Moody's Ratings has upgraded OUTFRONT Media Inc.'s Corporate Family Rating (CFR) to Ba3 from B1, reflecting the rating agency's expectation that the company will adopt more conservative financial management and achieve lower leverage levels.
Along with the CFR move, Moody's raised OUTFRONT's Probability of Default Rating to Ba3-PD from B1-PD. The senior unsecured notes issued by subsidiary OUTFRONT Media Capital LLC were elevated to B1 from B2. Moody's retained its Ba1 rating on the senior secured bank credit facility and the backed senior secured notes. All ratings carry a stable outlook.
Moody's forecasts that OUTFRONT's financial leverage will decline to the low 4x range over the coming 12 to 18 months, a reduction the agency attributes to robust revenue and EBITDA growth. The firm pointed to OUTFRONT's ongoing conversion of traditional static billboards to digital displays and its push into programmatic advertising as initiatives expected to deliver attractive returns and expand margins.
As of the third quarter of 2025, Moody's-adjusted leverage for OUTFRONT stood at 4.6x, and the company reported EBITDA margins in excess of 50%. OUTFRONT operates roughly 560,000 displays across 120 U.S. markets, including a presence in all of the top 25 markets as of December 31, 2024.
Moody's emphasized the company's strong competitive position within the U.S. outdoor advertising industry, noting that the hard-asset nature of billboards and regulatory constraints that limit new supply reduce competitive pressure.
The rating agency did identify specific vulnerabilities. It highlighted a significant concentration of displays in large urban centers, with New York City representing 55% of the company's total displays. Moody's also noted OUTFRONT's long-term contract with the New York Metropolitan Transit Authority, which runs through 2030 and carries what the agency described as "relatively unfavorable economics."
On liquidity, OUTFRONT retains access to an undrawn $500 million revolving credit facility that matures in September 2030 and held about $63 million in cash as of the third quarter of 2025. The company also maintains a $150 million accounts receivable securitization facility with no outstanding borrowings at that time.
Summary of Moody's actions and key metrics:
- CFR upgraded to Ba3 from B1; Probability of Default moved to Ba3-PD from B1-PD.
- Senior unsecured notes of OUTFRONT Media Capital LLC upgraded to B1 from B2; senior secured bank facility and secured notes remain at Ba1.
- Moody's-adjusted leverage: 4.6x as of Q3 2025; EBITDA margins above 50%.

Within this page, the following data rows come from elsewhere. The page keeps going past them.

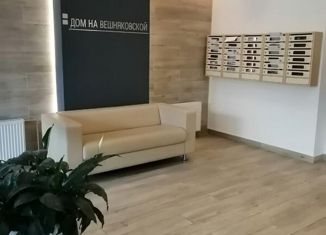 Продается 2-ком. квартира, 50.8 м2, Москва, Вешняковская улица, 18к1, Вешняковская улица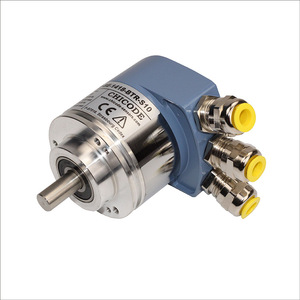 Encodeur de protocole de communication DeviceNET avec interface d'automatisation industrielle HTTPS PRECILEC <span class=keywords><strong>Rennes</strong></span> RCI90C-TH3011-HCR2-B - Product Image 2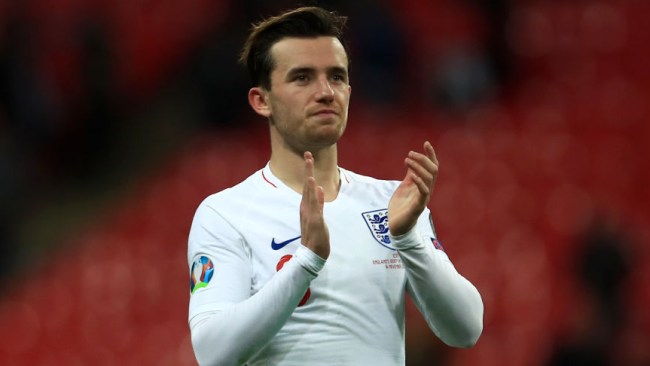 Ben Chilwell leaves England training camp with foot injury & returns to Chelsea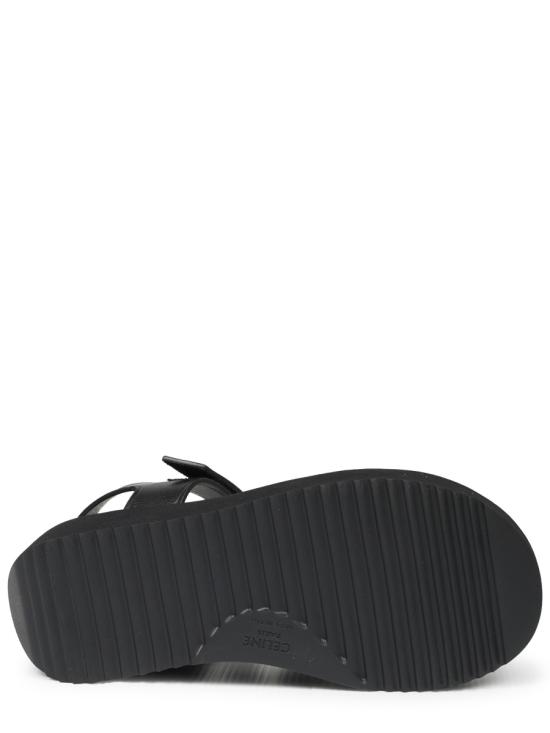 26FW 셀린느 샌들 367635348C 38NO BLACK - CELINE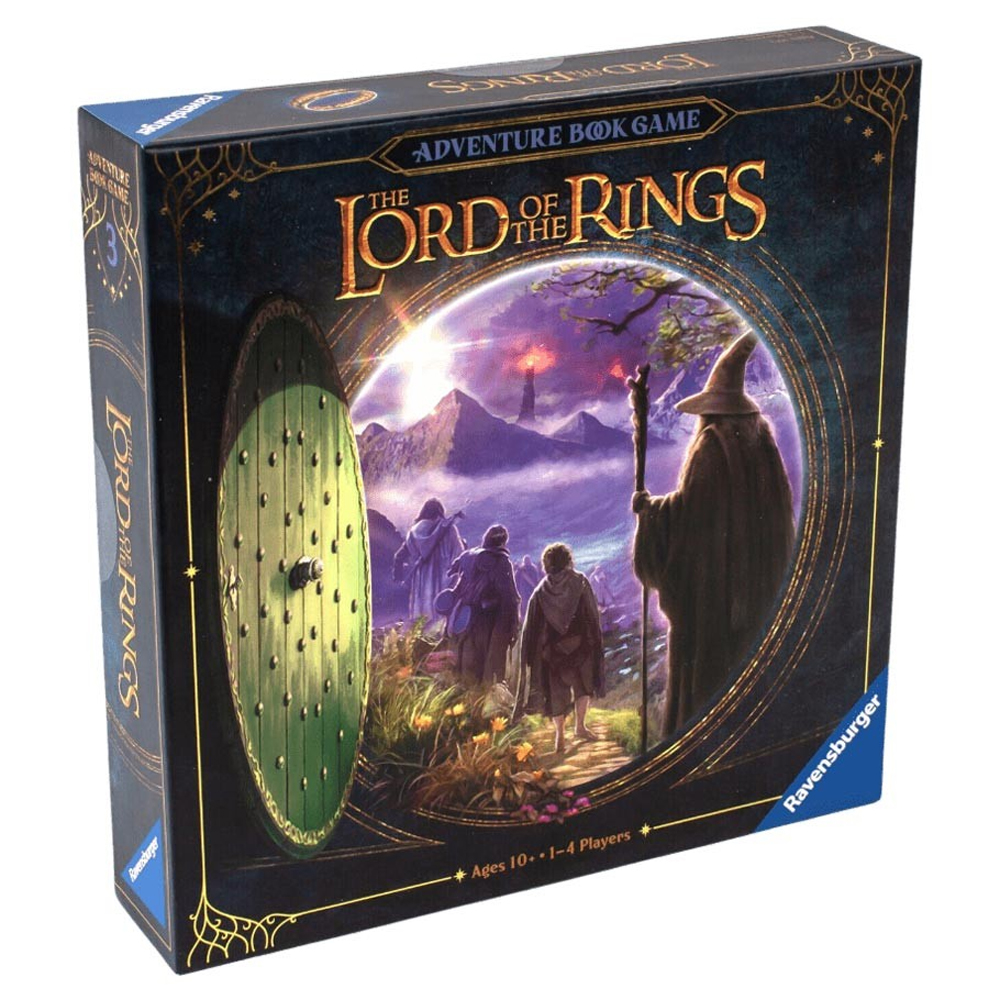 The Lord of the Rings Adventure Book Game The Lord of the Rings Adventure Book Game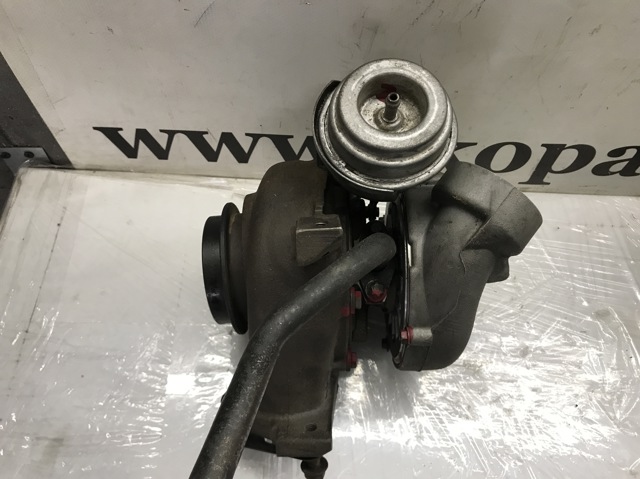 MERCEDES 6120960299 Турбина в наличии Украина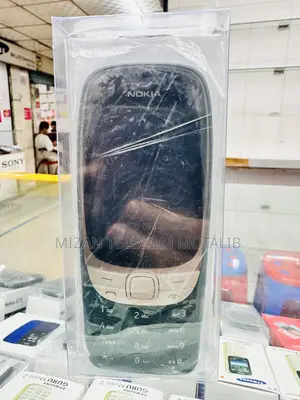 New Nokia 6310 Green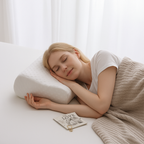 Coussin Cervical Mémoire de Forme OVVEA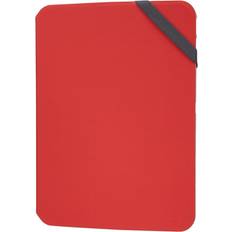 Rosso Custodie per tablet Targus EverVu Galaxy Tab 4 10.1" Tasche Rosso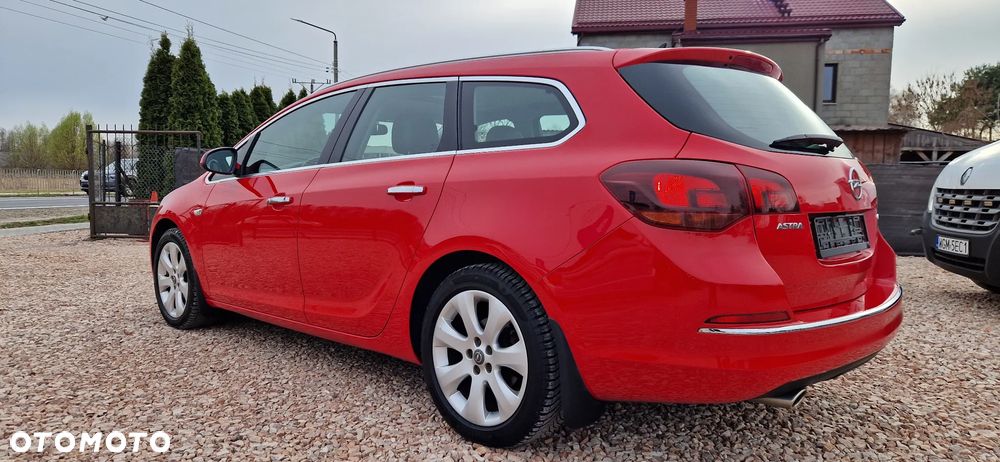 Opel Astra 1.4 Turbo Innovation - 15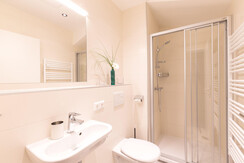 Appartement 2 Schlafzimmer teilweise Balkon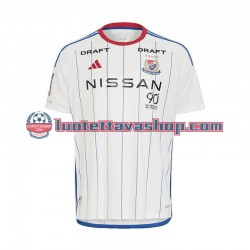 Miehet Yokohama F.Marinos 2024-2025 Lyhythihainen Fanipaita ,Vieras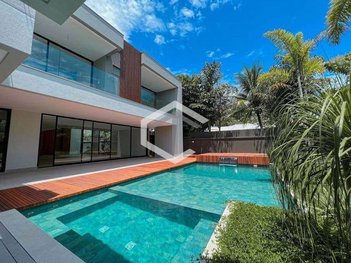 house em Avenida Rachel de Queiroz, Barra da Tijuca - Rio de Janeiro - RJ
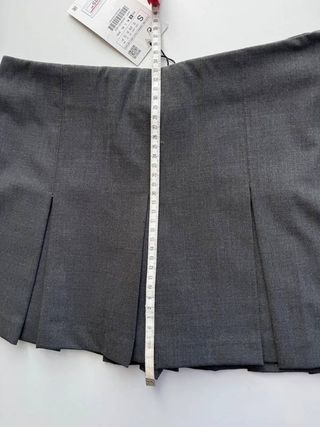 Falda short Zara 36 S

- Scale and footprint: approximately 560,000 displays across 120 U.S. markets, including all top 25 markets as of Dec. 31, 2024.
- Liquidity: undrawn $500 million revolver due Sept. 2030; ~$63 million cash; $150 million AR securitization facility with zero borrowings.
Moody's stable outlook indicates the agency expects these trends to hold over the near term, while the flagged concentrations and contract economics remain points of monitoring for credit risk.